Y me fijé entonces en esas casas, comercios y murales sin vida que no le dicen nada al peatón, que, por el contrario, son una barrera para que la persona se pregunte, se cuestione y piense si eso fue hecho por un ser humano para otro ser humano. También me fijé en ellos, como no podemos dejar de notar que el horizonte en el mar está hecho de agua, porque abundan en esta ciudad y la construyen y la constituyen. Entonces, tras chocar la mirada contra un vidrio, me dije que por qué no ver un poco más allá, mirar a través de los cristales. Fue cuando agucé la mirada y me concentré en un vidrio de una ventana, por supuesto maltratada con algunas fracturas, propias de las casas de las personas que no tienen dinero de sobra para arreglar lo que no se ve con el estómago. Miré hacia adentro y, para mi sorpresa, aunque el sol obstruía un poco la visibilidad, y no me permitía enfocar como quisiera lo que estaba adentro, me encontré con un par de libros que me no me hubiera imaginado en esa casa que, se nota desde lejos, ha tenido problemas, económicos, sobre todo, para mantenerse en pie. Se trataba de dos libros en completa soledad, pero uno junto al otro, es decir, en completa compañía. Uno era un clásico de nuestra lengua, de hace varios siglos, de este siglo y de los venideros, El Ingenioso Hidalgo Don Quijote de la Mancha, y el otro, otro clásico a la literatura, en este caso latinoamericana y un poco más joven, pero que también lo será para los futuros lectores, era Cien años de soledad.

Me fui pensando, porque dejé de verlos cuando el semáforo cambió a verde, en que las personas que viven en lugares en donde los libros, como objetos y seres vivos que son vivirían felices, no necesariamente saben para qué se usan los libros, porque, y lo digo por lo que vi en aquella casa, no todos los libros están hechos para estar en un lugar inmaculado y en completa soledad, aunque estén rodeados de miles de libros.

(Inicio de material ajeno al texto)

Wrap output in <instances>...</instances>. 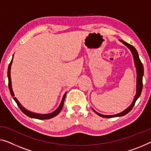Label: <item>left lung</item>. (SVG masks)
Listing matches in <instances>:
<instances>
[{
    "label": "left lung",
    "instance_id": "obj_1",
    "mask_svg": "<svg viewBox=\"0 0 151 151\" xmlns=\"http://www.w3.org/2000/svg\"><path fill=\"white\" fill-rule=\"evenodd\" d=\"M121 41L123 42V44L125 45L128 48H129L130 50H131L132 54H133V57L134 59V62H135V66L136 67V71H137V85H136V94L135 96L134 99L133 100V102L132 103V104L129 106V107L127 108V109H125L124 111H123L121 113L116 114H114V115H103V114H101L100 113H98L96 111H94V112H96V114H98L99 116H102V117H104V118H112V117H116V116H121L125 115V114H127L128 112H129L132 111V109H133L134 106L136 103V100H138V98L140 97L142 90V86H143V83H142V77L144 75V67L142 65V63L141 62L140 58H139V55L138 53L137 52L136 49H135V47L134 46H132V45H130L127 42H126L123 40H121Z\"/></svg>",
    "mask_w": 151,
    "mask_h": 151
}]
</instances>
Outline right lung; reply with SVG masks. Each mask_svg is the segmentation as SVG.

Entonces, llegué aquí, a donde siempre, una vez a la semana, para contarles que mi biblioteca siempre ha estado abierta al público. Por eso, mi casa es de puertas abiertas, y cualquiera que vaya caminando por allí va a poder entrar, va a poder ver los libros, tocarlos, olerlos, acariciarlos, esconderlos, robarlos y, sobre todo, y para eso es que la puerta está abierta, leerlos. Porque los libros, como las frutas y los demás alimentos que consumimos, sólo lo son si están adentro de nosotros. Así como no conocemos todavía alguien que se alimente posando la mirada fijamente en una manzana, tampoco conocemos a alguien que, teniendo un libro en su bolsillo, en su mano o en su biblioteca durante meses o años sin tocarlo, pueda alimentarse de ello.

Sí, señor que viene del baño sacudiendo sus manos húmedas, usted también puede ir a mi casa a leer, si lo que quiere es no leer, o convertirse en uno de los tantos ladrillos que construyen este mundo, y que lo hacen más bello para quien sólo sabe ver.